- **Provided information**:
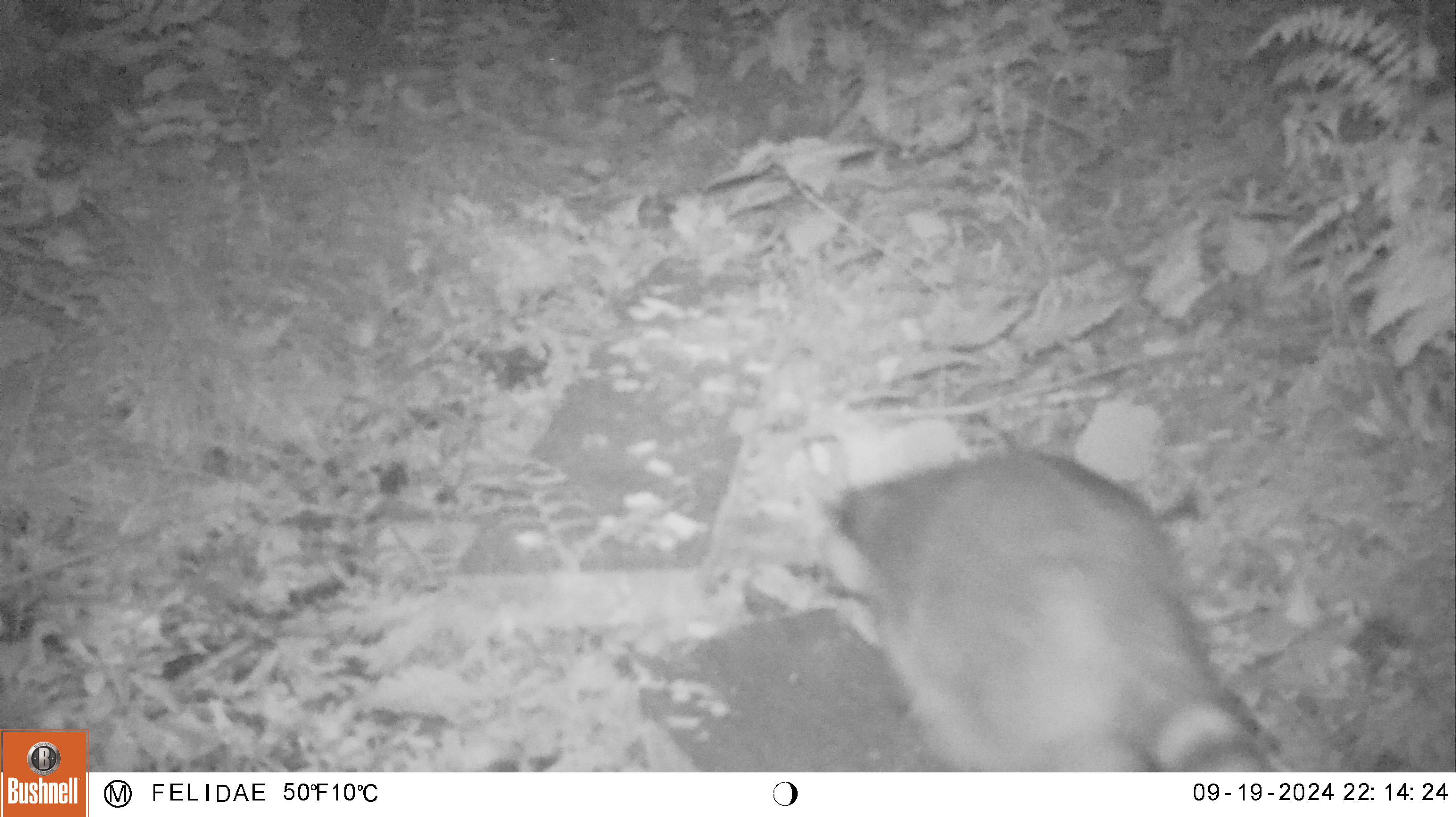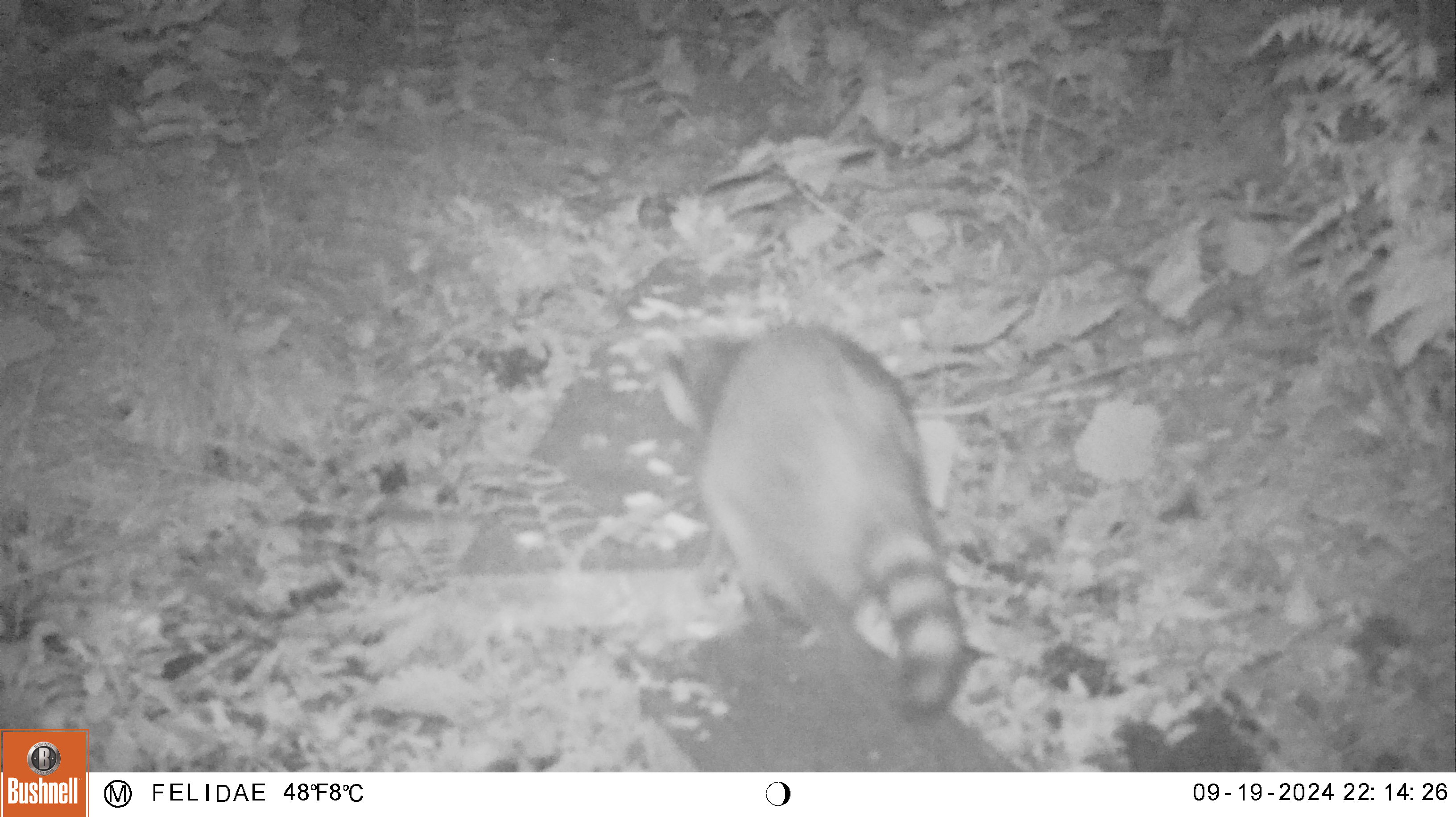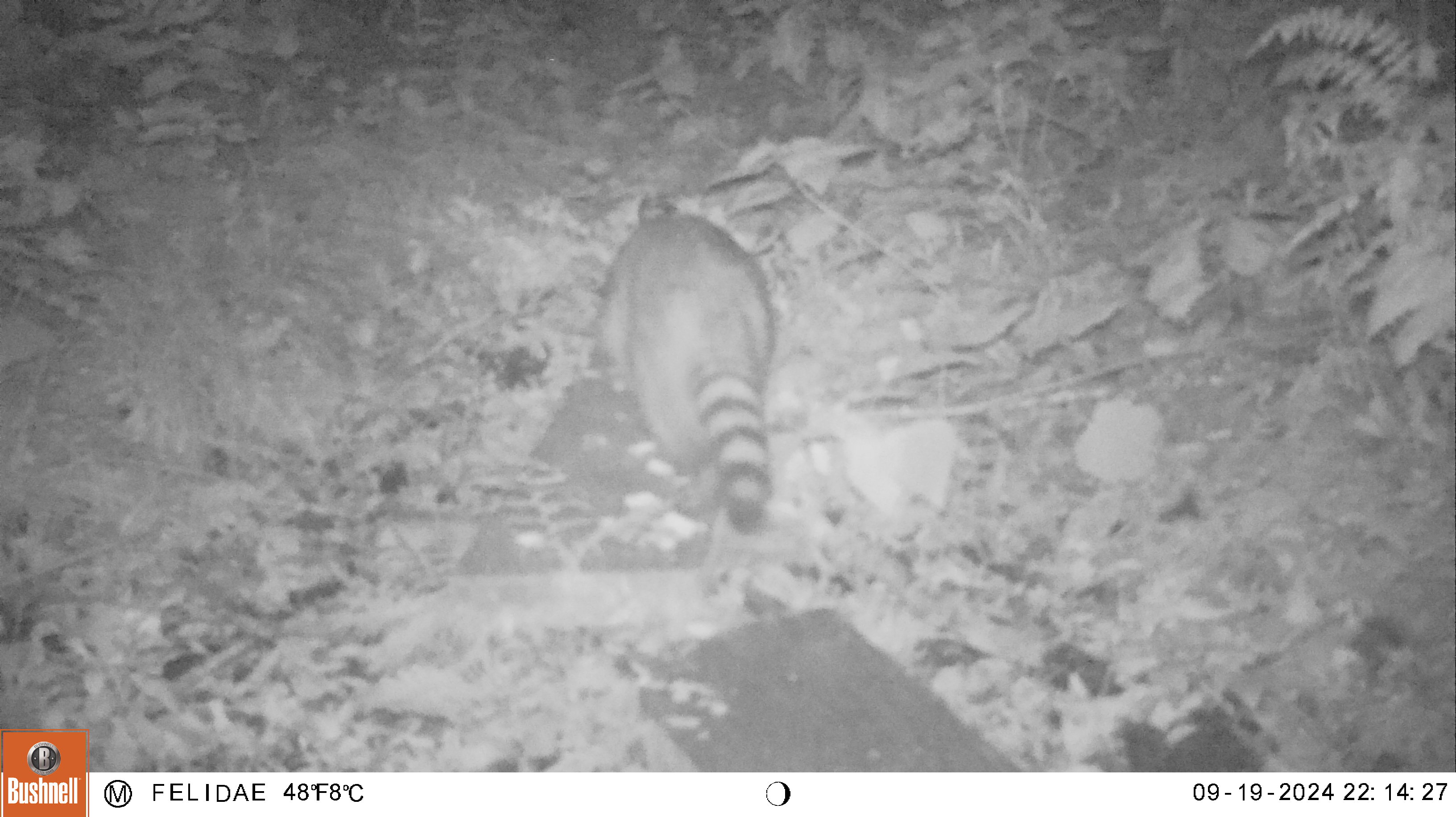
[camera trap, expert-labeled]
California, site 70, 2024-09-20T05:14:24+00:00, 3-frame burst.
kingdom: Animalia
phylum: Chordata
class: Mammalia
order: Carnivora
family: Procyonidae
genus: Procyon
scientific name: Procyon lotor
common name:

- **What is expected**: Starting at the line that contains "class: Mammalia", repeat each line exactly through the last one in the listing. Include both of those lines and nothing more.

- **Solved exercise**:
class: Mammalia
order: Carnivora
family: Procyonidae
genus: Procyon
scientific name: Procyon lotor
common name:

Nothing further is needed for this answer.